As in this case, a second or successive habeas petition must first be certified by a panel of the appropriate court of appeals to contain a prima facie showing that there is either: (1) newly discovered evidence that, if proven and viewed in light of the evidence as a whole, would be sufficient to establish by clear and convincing evidence that no reasonable factfinder would have found the movant guilty of the offense; or (2) a new rule of constitutional law, made retroactive to cases on collateral review by the Supreme Court, that was previously unavailable. 28 U.S.C. § 2255(h)(1)-(2).

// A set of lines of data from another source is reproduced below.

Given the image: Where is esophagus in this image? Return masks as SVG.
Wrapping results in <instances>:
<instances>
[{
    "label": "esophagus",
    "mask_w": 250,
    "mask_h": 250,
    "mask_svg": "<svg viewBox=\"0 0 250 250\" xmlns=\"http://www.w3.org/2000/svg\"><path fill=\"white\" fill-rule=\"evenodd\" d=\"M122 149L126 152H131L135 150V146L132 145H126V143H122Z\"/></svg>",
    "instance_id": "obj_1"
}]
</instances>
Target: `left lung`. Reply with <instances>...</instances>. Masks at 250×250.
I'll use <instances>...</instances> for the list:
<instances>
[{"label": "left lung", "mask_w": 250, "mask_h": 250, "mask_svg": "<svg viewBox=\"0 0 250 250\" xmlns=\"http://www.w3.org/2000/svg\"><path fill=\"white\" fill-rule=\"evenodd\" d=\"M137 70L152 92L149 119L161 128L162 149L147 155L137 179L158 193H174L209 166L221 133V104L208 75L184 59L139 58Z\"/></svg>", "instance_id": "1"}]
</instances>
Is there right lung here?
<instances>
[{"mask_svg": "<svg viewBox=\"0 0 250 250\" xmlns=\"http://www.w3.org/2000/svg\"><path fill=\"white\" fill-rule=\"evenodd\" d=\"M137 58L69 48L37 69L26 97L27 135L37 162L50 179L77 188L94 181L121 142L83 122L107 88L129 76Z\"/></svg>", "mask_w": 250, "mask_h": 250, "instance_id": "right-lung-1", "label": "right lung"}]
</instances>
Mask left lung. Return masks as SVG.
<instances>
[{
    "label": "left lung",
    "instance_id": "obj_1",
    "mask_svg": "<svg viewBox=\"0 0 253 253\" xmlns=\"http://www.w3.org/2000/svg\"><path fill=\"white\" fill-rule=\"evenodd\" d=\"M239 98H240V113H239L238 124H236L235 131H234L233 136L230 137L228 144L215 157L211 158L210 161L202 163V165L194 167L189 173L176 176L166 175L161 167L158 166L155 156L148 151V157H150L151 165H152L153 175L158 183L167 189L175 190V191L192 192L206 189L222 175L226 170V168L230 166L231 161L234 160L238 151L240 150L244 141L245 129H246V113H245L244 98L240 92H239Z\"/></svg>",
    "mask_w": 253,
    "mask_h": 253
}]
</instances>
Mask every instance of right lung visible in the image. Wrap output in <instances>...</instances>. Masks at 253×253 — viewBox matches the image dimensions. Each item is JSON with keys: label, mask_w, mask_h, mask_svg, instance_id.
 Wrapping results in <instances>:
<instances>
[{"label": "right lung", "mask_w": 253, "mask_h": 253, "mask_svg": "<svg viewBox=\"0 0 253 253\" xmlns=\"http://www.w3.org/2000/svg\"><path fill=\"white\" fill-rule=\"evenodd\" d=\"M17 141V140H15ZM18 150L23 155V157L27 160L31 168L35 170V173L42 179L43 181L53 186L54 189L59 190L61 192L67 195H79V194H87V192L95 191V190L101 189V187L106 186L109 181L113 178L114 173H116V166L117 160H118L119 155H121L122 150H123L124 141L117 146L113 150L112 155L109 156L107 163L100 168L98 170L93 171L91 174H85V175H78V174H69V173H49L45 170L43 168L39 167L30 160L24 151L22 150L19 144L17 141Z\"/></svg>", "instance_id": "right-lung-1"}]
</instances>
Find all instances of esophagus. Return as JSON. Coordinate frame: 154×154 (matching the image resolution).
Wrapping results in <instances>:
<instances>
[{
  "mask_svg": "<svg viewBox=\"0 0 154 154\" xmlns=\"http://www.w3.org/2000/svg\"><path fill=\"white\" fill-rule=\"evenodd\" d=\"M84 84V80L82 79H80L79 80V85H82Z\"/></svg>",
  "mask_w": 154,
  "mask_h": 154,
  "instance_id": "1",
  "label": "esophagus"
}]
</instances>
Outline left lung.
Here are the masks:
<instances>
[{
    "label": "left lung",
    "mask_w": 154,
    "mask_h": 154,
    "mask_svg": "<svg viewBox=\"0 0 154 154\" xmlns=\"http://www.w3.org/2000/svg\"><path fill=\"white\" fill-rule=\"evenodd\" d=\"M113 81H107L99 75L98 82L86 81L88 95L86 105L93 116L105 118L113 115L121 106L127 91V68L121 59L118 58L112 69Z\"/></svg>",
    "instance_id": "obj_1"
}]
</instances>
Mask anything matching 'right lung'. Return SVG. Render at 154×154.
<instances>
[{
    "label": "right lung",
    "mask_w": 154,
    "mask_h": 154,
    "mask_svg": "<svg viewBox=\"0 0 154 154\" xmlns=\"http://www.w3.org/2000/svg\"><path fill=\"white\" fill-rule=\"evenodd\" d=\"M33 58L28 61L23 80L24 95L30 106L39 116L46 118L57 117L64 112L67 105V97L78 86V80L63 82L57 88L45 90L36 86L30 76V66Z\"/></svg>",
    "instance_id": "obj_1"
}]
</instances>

However, "[e]ven where the Court of Appeals has authorized the filing of a successive petition, its order authorizing the district court to review the petition does not foreclose the district court's independent review of whether the petition survives dismissal." Ferranti v. United States, 2010 WL 307445 at *10 (E.D.N.Y. Jan. 26, 2010). This is so '[b]ecause a 'prima facie showing' means simply a 'sufficient showing of possible merit to warrant a fuller exploration by the district court[.]' " Id. (quoting Bennett v. United States, 119 F.3d 468, 469 (7th Cir. 1997) ).

In other words, in cases where the court of appeals has authorized the filing of an successive petition that may include a mix of authorized and unauthorized claims, the district court must "examine each claim and dismiss those that are barred under ... § 2255." United States v. Winestock, 340 F.3d 200, 205 (4th Cir. 2003). Indeed, "once the prisoner files his authorized § 2255 motion in the district court, the district court not only can, but must, determine for itself whether those [ § 2255(h) ] requirements are met." In re Moore, 830 F.3d 1268, 1271 (11th Cir. 2016) (citation and internal quotation marks omitted).